A). I had feelings. B). My feelings were along the lines of “Ooh, it’s sunny out,” and not anything like “I can’t understand why everyone doesn’t commit suicide en masse.” I didn’t feel like a piece of cardboard, which was what I called a “weird” day because I didn’t feel real and couldn’t connect to anything, and while I generally considered a weird day to be better than a bad day, despite its own unpleasantness, a weird day tended to end in a bad day sooner or later.

Not today. That day, I woke up person-like.

Nico smiled and rolled over onto me. “You will have to get used to it, my love,” he said. He planted congratulatory kisses all over my face. “You will start to feel that more and more.” Not two hours later, my rib cage was in a vise and I announced that everybody had to stop all movements please because I couldn’t breathe, all stimuli throwing me into a panic so nasty that my body wanted to escape from it with a fast dissociation. Which I knew would itself be so nasty that I’d spiral into the false certainty that I would always be this way; I would never connect to the earth again in a meaningful much less joyful way; I would never be functional.

But Nico blanketed me then. He dropped me to the bed and covered me with his weight, and it worked. I could feel him. I could connect to him. I gave into him, and the panic, and moved right through it. Victory!

That night, as I stood in the kitchen, my blood suddenly felt like it was on fire, lit by a tiny insignificant trigger.

Breathe
, I told myself.
You’re not that deep into the episode yet. It feels like there could be a way out still so breeaaaathe in. And oouuuut, two, three, four. Let’s name it. Let’s finger it so we’re just looking at it out in the open. You are just mad because something didn’t go your way. Breathe. OK. Now honor it. Your body feels terrible but for a reason. It’s misguided at the moment but it’s how you’ve survived.

Nope. I stopped there. By trying to honor my systems, I was reminding myself how broken they were, how much they hurt, which was starting to tug me into a space where I didn’t believe the blood-fire would end.
Try something else. Remind yourself: This will pass. This
will
pass.
I tried to remember a time when I didn’t feel like this and struggled, though it was like, five minutes ago.
OK, forget trying to remember. This will pass. And then you can join the real present. Focus on the present. Try to acknowledge what’s really happening around you, in reality.

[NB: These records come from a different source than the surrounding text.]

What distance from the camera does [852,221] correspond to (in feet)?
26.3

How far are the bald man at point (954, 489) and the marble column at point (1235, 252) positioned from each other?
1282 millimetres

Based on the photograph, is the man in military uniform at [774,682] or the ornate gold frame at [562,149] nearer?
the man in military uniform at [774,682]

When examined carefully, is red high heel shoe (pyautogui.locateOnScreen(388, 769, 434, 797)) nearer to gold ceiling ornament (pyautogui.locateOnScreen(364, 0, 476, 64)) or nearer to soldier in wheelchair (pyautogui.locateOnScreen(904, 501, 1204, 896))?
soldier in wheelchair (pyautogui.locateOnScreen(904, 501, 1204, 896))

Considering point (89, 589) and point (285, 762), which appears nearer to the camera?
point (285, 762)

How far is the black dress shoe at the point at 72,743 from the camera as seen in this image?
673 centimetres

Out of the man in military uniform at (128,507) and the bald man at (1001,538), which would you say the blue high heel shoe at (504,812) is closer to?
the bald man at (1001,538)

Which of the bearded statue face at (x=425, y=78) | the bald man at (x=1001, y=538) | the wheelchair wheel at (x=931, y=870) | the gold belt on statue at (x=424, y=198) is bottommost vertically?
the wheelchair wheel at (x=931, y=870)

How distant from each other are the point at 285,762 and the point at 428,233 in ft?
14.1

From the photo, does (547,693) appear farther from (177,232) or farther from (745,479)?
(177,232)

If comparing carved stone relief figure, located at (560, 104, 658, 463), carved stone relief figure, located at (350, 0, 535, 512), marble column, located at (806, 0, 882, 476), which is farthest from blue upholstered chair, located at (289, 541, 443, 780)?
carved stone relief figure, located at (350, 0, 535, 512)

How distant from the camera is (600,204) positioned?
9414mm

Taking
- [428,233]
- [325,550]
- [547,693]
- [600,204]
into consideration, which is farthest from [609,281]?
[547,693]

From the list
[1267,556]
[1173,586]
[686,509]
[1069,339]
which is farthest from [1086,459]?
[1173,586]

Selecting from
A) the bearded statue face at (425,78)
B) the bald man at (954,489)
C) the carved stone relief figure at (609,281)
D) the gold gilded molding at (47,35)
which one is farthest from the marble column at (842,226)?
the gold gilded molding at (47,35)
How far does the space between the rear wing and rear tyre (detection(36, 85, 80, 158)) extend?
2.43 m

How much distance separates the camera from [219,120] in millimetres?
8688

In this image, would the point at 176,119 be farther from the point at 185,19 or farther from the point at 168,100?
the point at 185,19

Fortunately for me, what was happening in my reality was that Nico was dancing at the kitchen sink while he rinsed lettuce. When I looked over at him, he wiggled his butt harder, in the happy, arrhythmic, uninhibited and unashamed way that European men can, beaming. I sat down at the kitchen table near him. He started talking to me, but I wasn’t having it; his first few sentences hit a force field and dropped to the ground. I wanted to swat at them, to bat them away as if they were an insect, but he kept talking, and he said something funny, and his laugh touched me and I laughed.